Power MOSFET Designs Target Specific Application Needs

Nexperia, Toshiba, and Infineon have each introduced new additions to their power MOSFET portfolios, with releases spanning application-specific enhancements, process technology updates, and packaging innovations. These upgrades provide transparency into how different power semiconductor vendors are pursuing distinct designs to meet priorities and strategies across the industry.

Toshiba, Nexperia, and Infineon have introduced new MOSFETs. Image used courtesy of Toshiba

Nexperia’s ASFETs with Tighter Dynamic Current Sharing Control

Nexperia has added two application-specific FETs (PSMN1R9-80SSJ and PSMN2R3-100SSJ) into its portfolio. The new MOSFETs feature withstand voltages of 80 V and 100 V, with channel resistances of 1.9 mΩ and 2.3 mΩ, respectively. Given these specs, they are marketed toward 48 V power systems requiring parallel operation, including applications such as forklift motor drives, mobility devices, and high-power industrial motors.

The ASFETs from Nexperia. Image used courtesy of Nexperia

The devices improve dynamic current sharing when multiple MOSFETs are connected in parallel. Nexperia cites up to 50% lower current imbalance during transients, along with a narrower VGS(th) spread of ~0.6 V. With continuous drain current ratings up to 255 A, avalanche ruggedness, and 175°C operation, the aim is improved reliability in systems where fast transient events can otherwise lead to uneven conduction and premature device stress.

Toshiba’s U-MOS11-H Process Pushes 100 V Boundary

Toshiba has launched the TPH2R70AR5, a 100 V N-channel MOSFET based on its U-MOS11-H process technology. Notable performance metrics include an on-resistance of 2.7 mΩ, an improvement of roughly 8% compared to prior devices, and a 37% reduction in total gate charge (Qg). Given this resultant reduction in conduction and switching losses, Toshiba is offering the devices for use in switched-mode power supplies in industrial environments.

Toshiba’s 100 V N-channel FET. Image used courtesy of Toshiba

Similarly, the R·Qg figure of merit improves by 42%, and the reverse recovery charge is reduced by 38% for quieter operation with fewer voltage overshoots. Thermal handling extends to junction temperatures of 175°C, with current ratings of up to 190A at 25°C.

Infineon’s CoolSiC G2 Extends to 400-440 V

Infineon expanded its CoolSiC MOSFET Generation 2 portfolio with additional 400 V devices in top-side-cooled TOLT, TO-247-3, TO-247-4, and TOLL packages, plus three new 440 V continuous (455 V transient) MOSFETs in TOLL.
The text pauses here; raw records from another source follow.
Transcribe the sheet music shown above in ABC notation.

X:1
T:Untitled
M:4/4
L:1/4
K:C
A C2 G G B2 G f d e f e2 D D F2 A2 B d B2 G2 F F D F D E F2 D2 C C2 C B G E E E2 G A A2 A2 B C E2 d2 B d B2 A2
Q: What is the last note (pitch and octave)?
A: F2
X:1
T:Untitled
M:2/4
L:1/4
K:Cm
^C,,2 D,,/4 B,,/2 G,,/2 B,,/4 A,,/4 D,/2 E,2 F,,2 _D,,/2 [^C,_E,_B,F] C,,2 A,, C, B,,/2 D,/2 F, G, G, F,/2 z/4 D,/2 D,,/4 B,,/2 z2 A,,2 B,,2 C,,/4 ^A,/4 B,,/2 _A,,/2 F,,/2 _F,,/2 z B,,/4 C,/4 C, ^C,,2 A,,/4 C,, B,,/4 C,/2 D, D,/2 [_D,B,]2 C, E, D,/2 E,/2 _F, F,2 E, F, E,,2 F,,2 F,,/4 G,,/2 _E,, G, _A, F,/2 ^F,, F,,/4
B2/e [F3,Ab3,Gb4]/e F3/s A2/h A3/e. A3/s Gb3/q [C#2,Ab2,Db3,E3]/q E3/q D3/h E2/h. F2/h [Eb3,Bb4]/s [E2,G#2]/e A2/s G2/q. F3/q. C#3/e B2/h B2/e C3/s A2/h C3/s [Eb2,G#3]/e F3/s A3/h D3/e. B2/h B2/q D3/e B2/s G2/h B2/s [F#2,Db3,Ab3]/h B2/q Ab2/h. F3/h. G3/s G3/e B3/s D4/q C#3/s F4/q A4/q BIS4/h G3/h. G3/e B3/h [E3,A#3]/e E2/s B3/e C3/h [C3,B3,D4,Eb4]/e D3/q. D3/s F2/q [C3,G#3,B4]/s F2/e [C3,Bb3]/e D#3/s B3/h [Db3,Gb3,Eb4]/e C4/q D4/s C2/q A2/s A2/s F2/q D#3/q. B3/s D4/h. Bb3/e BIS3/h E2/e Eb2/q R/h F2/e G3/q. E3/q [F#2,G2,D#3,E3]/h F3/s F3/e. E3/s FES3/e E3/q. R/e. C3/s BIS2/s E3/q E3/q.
Infineon’s new top-side-cooled devices. Image used courtesy of Infineon

The SiC devices aim to deliver lower conduction losses with flatter RDS(on) vs temperature behavior and up to 50% lower losses compared to silicon MOSFETs at elevated junction temperatures. Reverse recovery charge is reduced by a factor of five or more versus silicon, and system-level testing in totem-pole PFC converters shows peak efficiency improvements of ~0.4 percentage points and up to 15% lower total losses compared to advanced silicon designs.

Infineon also boasts that the device’s packaging flexibility, including top-side cooling and multi-lead layouts, enhances thermal dissipation and layout optimization, giving designers more freedom to balance efficiency and power density.

Infineon’s Application-Optimized OptiMOS 7

Infineon also extended its automotive lineup by introducing the OptiMOS 7 family. Within the family, the MOSFETs are uniquely segmented into variants optimized specifically for high-speed switching, motor-drive efficiency, or ultra-low RDS(on) operation.

The OptiMOS 7 family. Image used courtesy of Infineon

Compared with the earlier OptiMOS 5 family, the OptiMOS 7 line delivers a 20 to 25% improvement across several performance benchmarks. Devices tailored for high-speed switching provide a better balance between the Miller ratio and the RDS(on)-Qg tradeoff, making them well-suited for hard-switching circuits. Versions aimed at motor-drive applications emphasize reliability by offering a safe operating area up to three times wider than previous generations. For designs where conduction losses dominate, low-RDS(on) options reduce resistive losses and improve overall efficiency under heavy current loads.

Infineon also claims construction-level improvements, such as copper clip interconnects, thin wafers, and advanced packaging that reduces parasitics to improve thermal and electrical performance. Package formats include source-down PQFN for compact switching devices and SuperSO8/PQFN for motor drive parts.

Different Paths in Power MOSFET Development

Between application-specific tuning, process-based efficiency gains, and packaging enhancements for thermal management, the latest announcements show three complementary paths in MOSFET development. While each approach tackles a different system design bottleneck, they all converge on higher density goals, improved conversion efficiency, and long-term reliability.